One of the selling points of the Y-Grip, in that regard, is that it’s ergonomic and especially helpful to those with wrist and hand issues. But, its appeal is virtually universal because it removes so much drudgery from what can be a tiring and challenging chore. For example, he notes that kids love it because they often don’t have the sort of strength that regular trowelling calls for.

“We have to show people how it works,” he says. That’s where our website comes in, because it shows the procedure.” Check out the Y-Grip web site for further information.

Carr says he has received no end of local help, and that has made his chosen task easier. “There are some really good local people,” he says. “This is wonderful because with something like this, you really can’t do it on your own. We’re now in our second season, and our patent is pending. Hopefully we’re over the hump.”

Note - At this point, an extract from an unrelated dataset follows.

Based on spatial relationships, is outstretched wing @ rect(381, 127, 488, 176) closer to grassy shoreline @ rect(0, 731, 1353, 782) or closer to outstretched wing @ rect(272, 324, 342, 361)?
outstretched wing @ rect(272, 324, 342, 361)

Aside from the local people who have helped, Carr says he absolutely couldn’t have gotten this far without the unwavering help of Bonnie. “My wife is fully on board with this, and she’s as passionate and committed about it as I am, and that has made all the difference in the world.”

Ultimately, Carr says he would like to see the tool manufactured in Canada rather than overseas, but at this juncture ‘home-grown’ is simply too expensive and would drive the price up considerably for a tool that retails for around $13. Consequently, India, with inexpensive labor costs, is where the tool is manufactured, but that reality still galls the inventor somewhat.

“I want it manufactured here and marketed here and since I have heard that the federal government wants to stimulate Canadian manufacturing rather than sending people offshore, there is hope that local manufacture might come to pass.”

Now, as the season segues into spring and people want to get out into their gardens, Carr hopes that the tool will find some appreciative customers. Meanwhile, for the Carrs, some marketing jaunts are going to be necessary. Firstly he wants to try to secure that Lower Mainland market and then to move into other realms. In that context he notes they have been invited to the International Rose Show in Portland, Oregon.

“It’s our second season,” he says. “So now we can find out if the product is really going to move.”